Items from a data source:
=====

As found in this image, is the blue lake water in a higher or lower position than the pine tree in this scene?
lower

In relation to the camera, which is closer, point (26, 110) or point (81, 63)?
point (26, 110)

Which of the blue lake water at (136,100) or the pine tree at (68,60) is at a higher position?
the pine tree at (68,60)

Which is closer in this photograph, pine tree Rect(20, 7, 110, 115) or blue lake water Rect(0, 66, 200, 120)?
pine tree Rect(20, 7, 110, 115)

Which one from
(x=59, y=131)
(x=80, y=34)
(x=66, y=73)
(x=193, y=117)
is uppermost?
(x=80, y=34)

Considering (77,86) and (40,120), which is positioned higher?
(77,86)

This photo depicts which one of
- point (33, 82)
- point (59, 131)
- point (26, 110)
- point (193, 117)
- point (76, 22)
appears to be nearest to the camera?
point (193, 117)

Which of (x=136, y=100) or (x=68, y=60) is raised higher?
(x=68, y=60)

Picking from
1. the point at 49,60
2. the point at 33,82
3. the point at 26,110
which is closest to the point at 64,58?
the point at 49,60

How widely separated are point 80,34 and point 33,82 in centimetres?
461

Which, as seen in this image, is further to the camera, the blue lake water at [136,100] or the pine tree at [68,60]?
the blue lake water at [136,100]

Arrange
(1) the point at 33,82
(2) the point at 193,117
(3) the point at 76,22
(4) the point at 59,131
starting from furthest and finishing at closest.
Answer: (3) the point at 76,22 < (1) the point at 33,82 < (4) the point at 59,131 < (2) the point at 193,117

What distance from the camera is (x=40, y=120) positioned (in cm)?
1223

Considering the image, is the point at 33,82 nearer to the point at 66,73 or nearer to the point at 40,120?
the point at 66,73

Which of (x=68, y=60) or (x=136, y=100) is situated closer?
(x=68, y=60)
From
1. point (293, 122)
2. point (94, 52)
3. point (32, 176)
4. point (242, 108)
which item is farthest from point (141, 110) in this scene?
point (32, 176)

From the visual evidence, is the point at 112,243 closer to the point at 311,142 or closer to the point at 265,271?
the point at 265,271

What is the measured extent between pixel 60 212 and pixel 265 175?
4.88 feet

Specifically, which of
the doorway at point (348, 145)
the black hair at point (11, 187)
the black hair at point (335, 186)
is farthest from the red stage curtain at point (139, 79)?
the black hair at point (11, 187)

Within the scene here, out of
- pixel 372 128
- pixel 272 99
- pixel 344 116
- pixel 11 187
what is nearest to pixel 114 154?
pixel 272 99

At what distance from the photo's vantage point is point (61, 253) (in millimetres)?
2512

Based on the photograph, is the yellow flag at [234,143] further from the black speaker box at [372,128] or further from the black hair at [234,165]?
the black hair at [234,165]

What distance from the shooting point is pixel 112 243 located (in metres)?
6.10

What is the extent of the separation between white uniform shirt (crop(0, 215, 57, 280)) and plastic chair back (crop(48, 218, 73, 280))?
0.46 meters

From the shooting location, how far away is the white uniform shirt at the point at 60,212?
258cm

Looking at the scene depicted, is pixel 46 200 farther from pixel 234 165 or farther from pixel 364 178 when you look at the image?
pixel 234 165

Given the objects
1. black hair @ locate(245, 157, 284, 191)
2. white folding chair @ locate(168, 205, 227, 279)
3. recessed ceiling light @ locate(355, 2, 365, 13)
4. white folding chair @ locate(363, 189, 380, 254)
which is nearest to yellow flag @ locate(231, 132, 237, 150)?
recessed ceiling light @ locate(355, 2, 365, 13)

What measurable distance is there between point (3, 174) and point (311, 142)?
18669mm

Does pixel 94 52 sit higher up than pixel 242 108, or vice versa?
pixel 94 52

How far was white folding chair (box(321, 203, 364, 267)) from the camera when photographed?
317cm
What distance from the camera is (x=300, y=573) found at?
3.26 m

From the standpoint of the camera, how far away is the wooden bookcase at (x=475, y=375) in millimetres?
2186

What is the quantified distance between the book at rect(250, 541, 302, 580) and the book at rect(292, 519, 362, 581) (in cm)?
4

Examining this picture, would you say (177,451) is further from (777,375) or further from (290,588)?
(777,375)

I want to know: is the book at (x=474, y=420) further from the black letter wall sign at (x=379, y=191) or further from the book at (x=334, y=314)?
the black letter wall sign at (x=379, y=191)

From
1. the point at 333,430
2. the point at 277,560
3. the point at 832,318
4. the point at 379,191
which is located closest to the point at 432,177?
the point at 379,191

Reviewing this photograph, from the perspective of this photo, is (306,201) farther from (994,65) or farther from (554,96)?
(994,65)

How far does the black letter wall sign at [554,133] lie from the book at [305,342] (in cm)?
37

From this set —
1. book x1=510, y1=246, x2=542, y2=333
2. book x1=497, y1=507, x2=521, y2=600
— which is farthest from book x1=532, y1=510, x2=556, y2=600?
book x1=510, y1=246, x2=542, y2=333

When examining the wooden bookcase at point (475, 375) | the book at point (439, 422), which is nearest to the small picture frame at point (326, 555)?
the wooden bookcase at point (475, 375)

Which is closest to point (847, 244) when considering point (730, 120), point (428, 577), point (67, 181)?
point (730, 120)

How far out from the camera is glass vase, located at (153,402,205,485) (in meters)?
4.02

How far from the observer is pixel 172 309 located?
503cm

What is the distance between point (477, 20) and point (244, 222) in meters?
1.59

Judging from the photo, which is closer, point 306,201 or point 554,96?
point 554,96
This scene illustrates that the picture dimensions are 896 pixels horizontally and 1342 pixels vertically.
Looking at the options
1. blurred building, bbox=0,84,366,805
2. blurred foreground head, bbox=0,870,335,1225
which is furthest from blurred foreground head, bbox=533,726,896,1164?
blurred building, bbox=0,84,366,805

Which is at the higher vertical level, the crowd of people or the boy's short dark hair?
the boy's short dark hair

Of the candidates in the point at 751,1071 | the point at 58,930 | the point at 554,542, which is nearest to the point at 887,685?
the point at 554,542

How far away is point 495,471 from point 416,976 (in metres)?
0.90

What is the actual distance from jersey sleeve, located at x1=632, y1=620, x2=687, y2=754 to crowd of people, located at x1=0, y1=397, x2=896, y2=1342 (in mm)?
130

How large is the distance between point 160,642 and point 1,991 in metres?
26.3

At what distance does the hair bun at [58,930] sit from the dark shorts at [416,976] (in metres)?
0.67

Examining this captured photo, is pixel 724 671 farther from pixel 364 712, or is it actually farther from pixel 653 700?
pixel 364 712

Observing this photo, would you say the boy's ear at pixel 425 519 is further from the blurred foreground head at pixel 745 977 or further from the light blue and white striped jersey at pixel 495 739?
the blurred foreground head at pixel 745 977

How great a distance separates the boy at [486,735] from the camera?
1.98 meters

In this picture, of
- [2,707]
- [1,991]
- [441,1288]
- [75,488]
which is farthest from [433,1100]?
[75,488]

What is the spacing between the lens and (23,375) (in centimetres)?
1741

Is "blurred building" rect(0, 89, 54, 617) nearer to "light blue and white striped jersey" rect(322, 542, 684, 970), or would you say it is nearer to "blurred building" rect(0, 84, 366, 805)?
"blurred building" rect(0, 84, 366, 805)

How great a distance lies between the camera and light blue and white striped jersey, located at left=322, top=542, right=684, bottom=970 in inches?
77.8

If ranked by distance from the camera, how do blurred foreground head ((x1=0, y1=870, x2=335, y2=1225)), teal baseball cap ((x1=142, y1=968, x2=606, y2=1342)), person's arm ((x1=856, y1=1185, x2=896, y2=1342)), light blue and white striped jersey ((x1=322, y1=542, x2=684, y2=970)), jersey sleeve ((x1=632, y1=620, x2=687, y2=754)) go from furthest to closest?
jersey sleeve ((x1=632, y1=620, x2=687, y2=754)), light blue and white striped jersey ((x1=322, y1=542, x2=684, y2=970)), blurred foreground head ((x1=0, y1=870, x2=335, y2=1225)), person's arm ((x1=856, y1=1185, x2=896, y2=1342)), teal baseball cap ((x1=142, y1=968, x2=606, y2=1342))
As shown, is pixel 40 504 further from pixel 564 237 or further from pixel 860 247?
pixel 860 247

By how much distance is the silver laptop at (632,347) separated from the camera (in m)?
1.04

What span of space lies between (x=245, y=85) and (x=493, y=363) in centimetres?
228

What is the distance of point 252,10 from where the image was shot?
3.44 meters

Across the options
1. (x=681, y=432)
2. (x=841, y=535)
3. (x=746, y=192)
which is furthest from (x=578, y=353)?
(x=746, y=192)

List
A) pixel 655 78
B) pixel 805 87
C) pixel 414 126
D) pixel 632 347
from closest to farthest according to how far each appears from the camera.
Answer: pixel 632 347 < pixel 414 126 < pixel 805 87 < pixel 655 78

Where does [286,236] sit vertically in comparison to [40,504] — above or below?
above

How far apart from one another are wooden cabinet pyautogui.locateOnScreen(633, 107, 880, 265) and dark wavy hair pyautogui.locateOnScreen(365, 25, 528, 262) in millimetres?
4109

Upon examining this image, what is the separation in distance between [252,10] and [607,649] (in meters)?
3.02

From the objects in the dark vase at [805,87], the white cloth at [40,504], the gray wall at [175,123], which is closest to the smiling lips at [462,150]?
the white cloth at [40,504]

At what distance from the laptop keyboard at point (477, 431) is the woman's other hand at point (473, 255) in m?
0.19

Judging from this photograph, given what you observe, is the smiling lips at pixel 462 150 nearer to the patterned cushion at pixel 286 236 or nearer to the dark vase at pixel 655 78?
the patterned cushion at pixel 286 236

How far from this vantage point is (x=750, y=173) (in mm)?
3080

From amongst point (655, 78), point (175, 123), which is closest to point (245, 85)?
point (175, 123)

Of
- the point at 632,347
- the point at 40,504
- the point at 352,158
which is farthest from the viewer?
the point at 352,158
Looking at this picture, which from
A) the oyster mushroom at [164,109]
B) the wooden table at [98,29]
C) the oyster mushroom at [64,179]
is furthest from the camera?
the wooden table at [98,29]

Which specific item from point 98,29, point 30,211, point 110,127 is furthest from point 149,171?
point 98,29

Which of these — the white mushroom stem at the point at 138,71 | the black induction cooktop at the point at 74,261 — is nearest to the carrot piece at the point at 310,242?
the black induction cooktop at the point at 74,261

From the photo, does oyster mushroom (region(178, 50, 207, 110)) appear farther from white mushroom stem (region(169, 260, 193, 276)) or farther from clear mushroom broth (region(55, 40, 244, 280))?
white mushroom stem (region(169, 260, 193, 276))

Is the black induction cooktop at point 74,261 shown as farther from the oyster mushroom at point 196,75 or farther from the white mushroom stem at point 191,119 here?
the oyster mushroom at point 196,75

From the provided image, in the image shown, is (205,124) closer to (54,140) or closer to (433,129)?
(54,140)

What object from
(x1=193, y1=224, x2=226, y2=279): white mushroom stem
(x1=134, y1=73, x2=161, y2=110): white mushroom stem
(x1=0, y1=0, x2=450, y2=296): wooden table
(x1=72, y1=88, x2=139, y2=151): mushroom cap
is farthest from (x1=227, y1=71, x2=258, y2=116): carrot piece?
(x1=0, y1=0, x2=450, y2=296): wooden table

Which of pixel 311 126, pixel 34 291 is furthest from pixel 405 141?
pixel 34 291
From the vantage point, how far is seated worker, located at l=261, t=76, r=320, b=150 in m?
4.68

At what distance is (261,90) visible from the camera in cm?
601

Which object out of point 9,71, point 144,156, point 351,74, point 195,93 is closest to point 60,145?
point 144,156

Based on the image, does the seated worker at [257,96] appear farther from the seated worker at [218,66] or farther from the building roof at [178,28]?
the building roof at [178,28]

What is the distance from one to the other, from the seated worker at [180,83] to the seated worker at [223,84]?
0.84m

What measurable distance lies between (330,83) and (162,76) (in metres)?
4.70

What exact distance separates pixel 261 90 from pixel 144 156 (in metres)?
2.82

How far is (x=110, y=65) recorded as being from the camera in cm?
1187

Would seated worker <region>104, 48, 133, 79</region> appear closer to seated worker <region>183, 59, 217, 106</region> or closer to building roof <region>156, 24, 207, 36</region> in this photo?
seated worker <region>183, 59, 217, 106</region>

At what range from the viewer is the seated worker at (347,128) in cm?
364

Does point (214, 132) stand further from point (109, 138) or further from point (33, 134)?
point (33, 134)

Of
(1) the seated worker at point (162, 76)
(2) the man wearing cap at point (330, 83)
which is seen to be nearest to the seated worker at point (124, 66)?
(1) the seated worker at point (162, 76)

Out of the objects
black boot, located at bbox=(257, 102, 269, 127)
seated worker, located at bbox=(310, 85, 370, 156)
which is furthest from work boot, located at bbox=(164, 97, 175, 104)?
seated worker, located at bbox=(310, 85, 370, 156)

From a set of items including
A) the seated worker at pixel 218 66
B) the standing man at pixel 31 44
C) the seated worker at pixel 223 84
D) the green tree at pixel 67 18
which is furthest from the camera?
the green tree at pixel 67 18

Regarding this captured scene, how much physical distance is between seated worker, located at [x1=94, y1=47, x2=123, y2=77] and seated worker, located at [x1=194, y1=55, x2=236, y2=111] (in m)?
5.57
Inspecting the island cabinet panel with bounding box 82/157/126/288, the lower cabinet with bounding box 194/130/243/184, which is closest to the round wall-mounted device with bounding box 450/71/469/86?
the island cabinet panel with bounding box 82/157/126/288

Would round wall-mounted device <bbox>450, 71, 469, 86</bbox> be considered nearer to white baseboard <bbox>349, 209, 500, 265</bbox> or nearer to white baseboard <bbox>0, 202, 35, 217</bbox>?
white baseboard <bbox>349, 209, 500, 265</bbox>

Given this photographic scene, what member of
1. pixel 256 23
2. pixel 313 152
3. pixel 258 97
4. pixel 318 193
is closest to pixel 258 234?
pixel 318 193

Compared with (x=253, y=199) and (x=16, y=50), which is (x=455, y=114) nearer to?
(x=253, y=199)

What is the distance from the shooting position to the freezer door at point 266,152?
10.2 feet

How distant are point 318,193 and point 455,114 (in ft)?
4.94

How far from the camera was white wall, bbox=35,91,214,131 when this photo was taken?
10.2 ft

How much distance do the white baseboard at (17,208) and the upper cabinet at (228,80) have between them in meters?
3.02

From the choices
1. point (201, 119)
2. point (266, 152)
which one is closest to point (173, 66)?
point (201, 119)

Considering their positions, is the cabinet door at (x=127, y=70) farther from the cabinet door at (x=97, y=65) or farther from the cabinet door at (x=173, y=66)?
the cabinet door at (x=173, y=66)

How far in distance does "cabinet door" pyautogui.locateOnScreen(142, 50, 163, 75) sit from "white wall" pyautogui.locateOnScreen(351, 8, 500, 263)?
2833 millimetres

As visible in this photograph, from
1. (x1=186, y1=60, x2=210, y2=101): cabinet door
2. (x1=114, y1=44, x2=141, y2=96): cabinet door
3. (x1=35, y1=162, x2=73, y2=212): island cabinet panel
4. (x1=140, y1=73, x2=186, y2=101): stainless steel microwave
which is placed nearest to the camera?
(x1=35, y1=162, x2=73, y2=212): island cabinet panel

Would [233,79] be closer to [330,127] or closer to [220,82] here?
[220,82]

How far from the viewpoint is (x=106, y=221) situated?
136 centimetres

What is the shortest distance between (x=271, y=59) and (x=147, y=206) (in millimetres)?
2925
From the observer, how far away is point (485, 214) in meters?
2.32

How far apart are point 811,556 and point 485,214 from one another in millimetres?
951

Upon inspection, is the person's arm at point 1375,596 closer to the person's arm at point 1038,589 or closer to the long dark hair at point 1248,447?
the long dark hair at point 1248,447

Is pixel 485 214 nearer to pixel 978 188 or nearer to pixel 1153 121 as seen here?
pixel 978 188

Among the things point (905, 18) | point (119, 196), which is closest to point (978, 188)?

=====

### STATED GOAL:
Render the listing as a JSON list of strings, one string per line and no blank lines, starting with the line containing "From the observer, how" and going on through the last line of the listing.

### EXERCISE OUTPUT:
[
  "From the observer, how far away is point (485, 214) in meters?",
  "2.32",
  "How far apart are point 811,556 and point 485,214 from one another in millimetres?",
  "951",
  "Upon inspection, is the person's arm at point 1375,596 closer to the person's arm at point 1038,589 or closer to the long dark hair at point 1248,447?",
  "the long dark hair at point 1248,447",
  "Is pixel 485 214 nearer to pixel 978 188 or nearer to pixel 1153 121 as seen here?",
  "pixel 978 188",
  "Among the things point (905, 18) | point (119, 196), which is closest to point (978, 188)?"
]